464荷主研究者:2009/10/10(土) 18:56:32

http://www.business-i.jp/news/culture-page/news/200907180004a.nwc
2009/7/18 Fuji Sankei Business i.
【プラントの肖像】宇部興産 品質に定評 高度成長を下支え

宇部興産のナイロン原料製造プラント。昼と夜でまったく違う顔を見せる=山口県宇部市

 宇部興産は、創業者の渡辺祐策が「沖ノ山炭鉱組合」を1897年に宇部村(現山口県宇部市)に設立したことに始まる。同組合は、地元の地縁・血縁者が出資する「宇部式匿名組合」方式で設立された。資金を出しあって石炭を堀り、利益を蓄積して次の投資に当てることで企業規模と地域発展を同時に進める「共存同栄」をモットーとした。

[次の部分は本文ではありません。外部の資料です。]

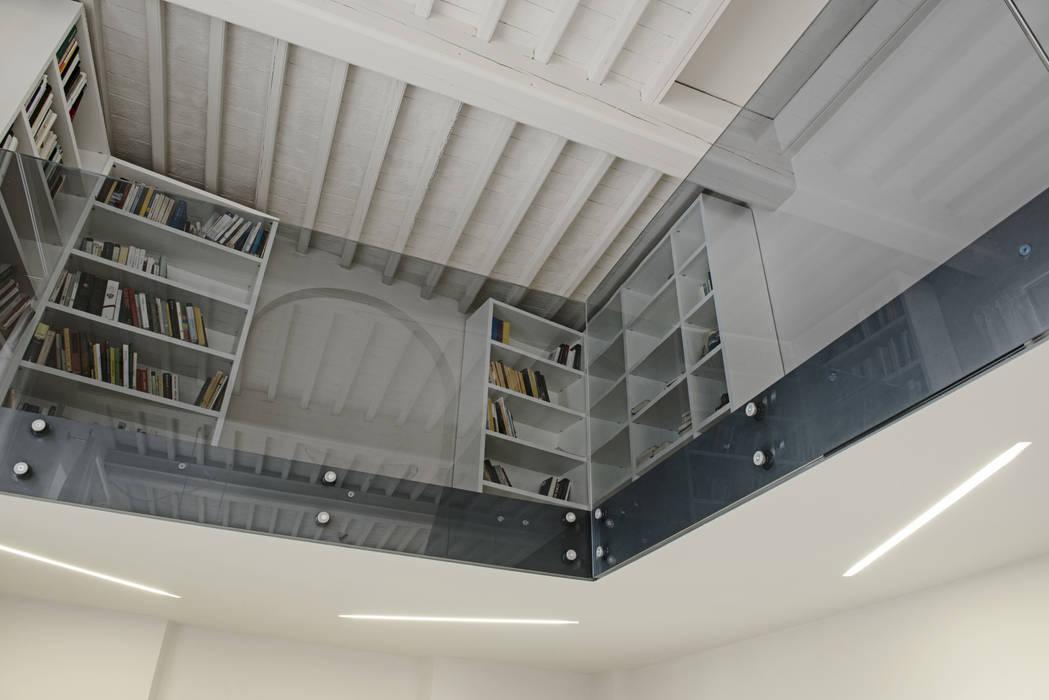 soppalco: Soggiorno in stile in stile Minimalista di Luca Doveri Architetto - Studio di Architettura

 その後、1923年に「いずれは掘り尽くす有限の石炭を、無限の工業の価値に展開し、地域に長く繁栄をもたらそう」という意気込みのもと、石炭、機械につぐ3本目の柱として宇部セメント株式会社が発足した。

 同社が石油化学分野に進出したのは33年。化学肥料の硫安の生産に着手した。当時の硫安は、ほぼ全量が輸入品だったため、自社炭鉱の炭をガス化して硫安をつくろうという構想が進出のきっかけとなった。熱量の低い自社炭の活用は困難を極めたが、血のにじむような苦労の末、黒い石炭から白い硫安をつくり出すことに成功したという。

 現行体制になったのは42年。沖ノ山炭鉱、宇部窒素工業、宇部セメント製造、宇部鉄工所の4社が合併して宇部興産になった。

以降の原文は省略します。